3. Money follows (1) and (2). You need passion to get a project written and off the ground. You need good people to get the project to be any good. If what you do is any good, money will turn up sooner or later because most TV and the vast majority of movies aren't any good. The fact is that if you're a writer, you will write. No-one will be able to stop you. And nothing else will matter to you. Getting paid is great. And is essential every now and then. But the money is always secondary to the project - or at least it should be. If you're a writer, money is something you need to help you write - like a decent word-processor, a chair and some drinkable coffee. So get passionate about that story, find the people to bring that story to life and sit down and write it.

Sunday, 31 January 2010

Getting out at the Top

It is a curiously British thing to take a sledgehammer to your own success, but that is what is regularly done - and it is, of course, partly the fault of John Cleese.

In the good old days, when your sitcom was commissioned, you milked it for all it was worth - and no-one thought worse of you for so doing. They still do that in the USA. And it's fair enough. If you manage the Herculean task of not only getting your show on air, but getting it recommissioned, and then re-recommissioned, why on earth stop? The odds are that it won't happen again. Note that even the greatest scriptwriters have penned plenty of failures that had all the ingredients but never quite worked. The cake didn't rise. The magic dust blew away. You get idea.

Fawlty Towers, a show that was largely ignored and disliked at first, may have been one at the vanguard of this habit of stopping just when they'd cracked it. Naturally John Cleese and Connie Booth were perfectly at liberty to do whatever they liked with the masterful comedy, and many people admire their restraint in stopping when the show was still good.

But why wouldn't three more series have been good? Episode 13-30 of Fawtly Towers could have explored any number of subjects and themes. Let's face it - they had the audience in the palm of their hand. The characters could all have been sellotaped to a giant bomb and it still would have got huge laughs. Once the engine of a sitcom is running, it'll serve you well for many years to come (unlike the engine out my VW Golf which I was forced to sell last year. That's for another blog - and doesn't even have a humourous story that's usable for a sitcom episode one day).

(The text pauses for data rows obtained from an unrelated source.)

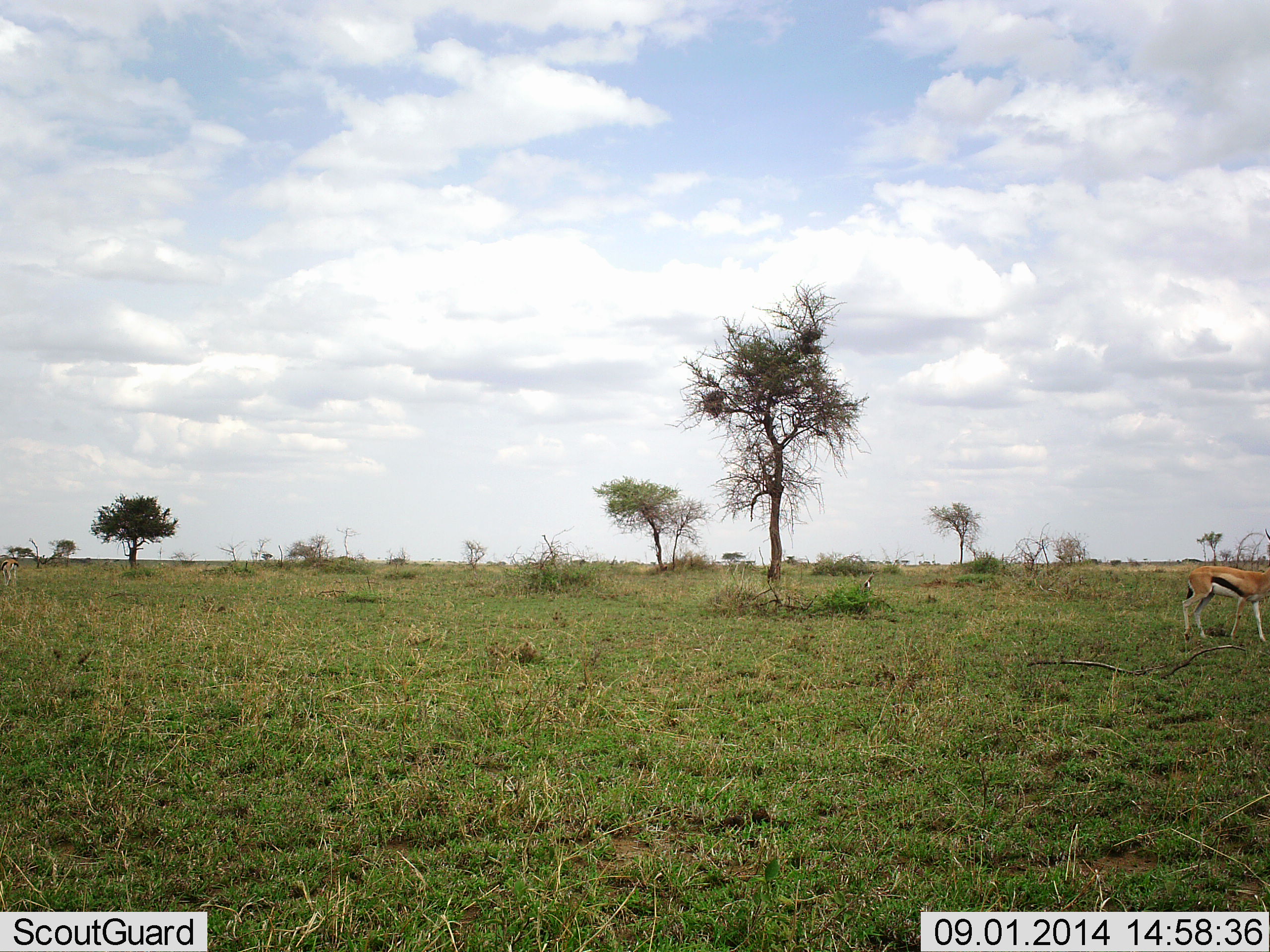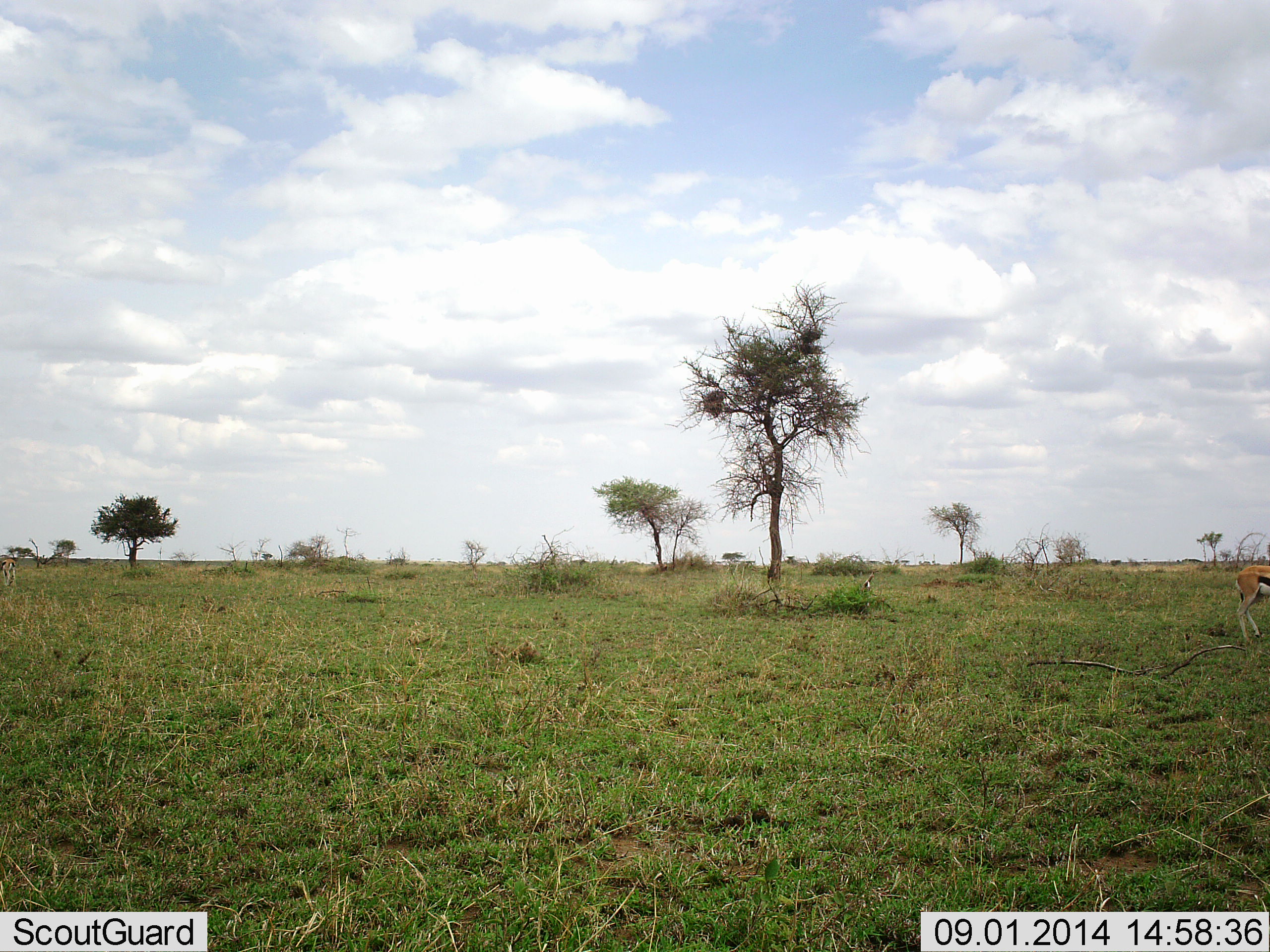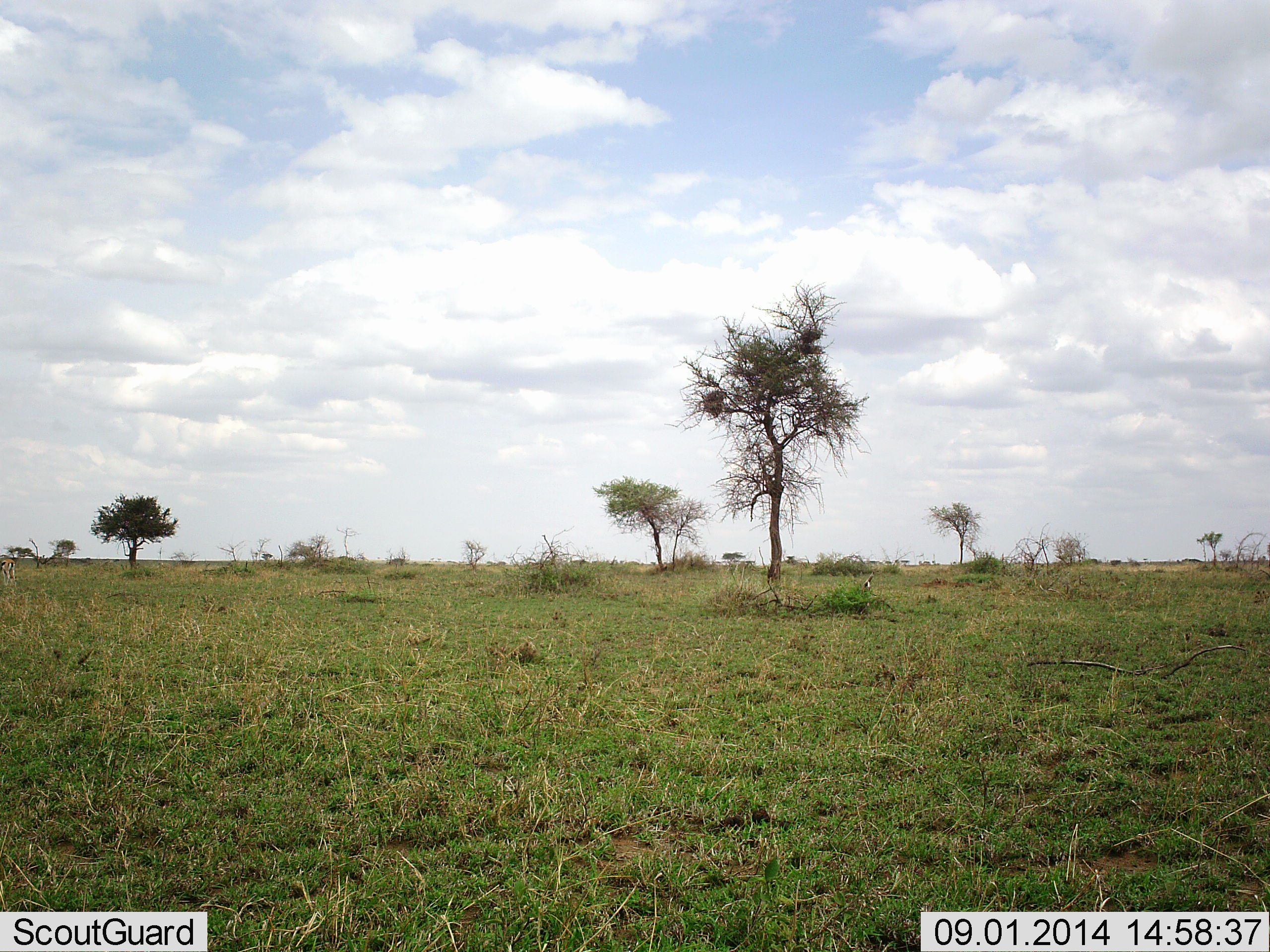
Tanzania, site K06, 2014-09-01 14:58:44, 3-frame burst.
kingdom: Animalia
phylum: Chordata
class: Mammalia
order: Artiodactyla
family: Bovidae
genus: Eudorcas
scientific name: Eudorcas thomsonii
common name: thomson's gazelle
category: gazellethomsons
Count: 1.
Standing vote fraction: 20%.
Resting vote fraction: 0%.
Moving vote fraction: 90%.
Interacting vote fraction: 0%.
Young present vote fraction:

The Young Ones cut things short early and killed off everyone. Blackadder only gave us four series before hanging up their cod-pieces. Ricky Gervais 'got out at the top' in his own words on both The Office and Extras. Likewise, Corden and Jones seem unwilling to write more episodes of Gavin and Stacey - a lovely, heartwarming comedy with characters I'm only just getting to know. Why stop? I'm sure they have their reasons. New projects often seem more exciting than old ones. Understandable.

But what are British writers in general worried about? Is it concerns about a backlash? It is worries about people thinking you're cashing in your success? The British, after all, are very suspicious of success and wealth.

In America, they celebrate success. This doesn't make American's better people, by any means. Nor does it make them worse - although it does at least mean they can be happy for other people, and therefore not feel the need to constantly self-deprecate, that charming quaint British custom. This, perhaps, explains why their sitcom hits run and run and run. Friends, Frasier, Seinfeld and dozens of shows we've never even heard of make 24 episodes or so at a time. A show could run for ten years. I, for one, am glad there a nearly 200 episodes of Seinfeld. The last series was particularly funny and inventive (except for the finale - eek).

Of course, getting a show to run more than even 12 episodes is really hard work. But is that the reason Brits don't want to continue once they've done 12 or 18? Who knows? All I do know is that getting a new series up and running, and then to have it taken to the nations hearts, is even more hard work than keeping an old show fresh. I'm heartened that the writers of Peep Show keep bashing on. The fans love it. They cast and writers enjoy making it. Why stop success?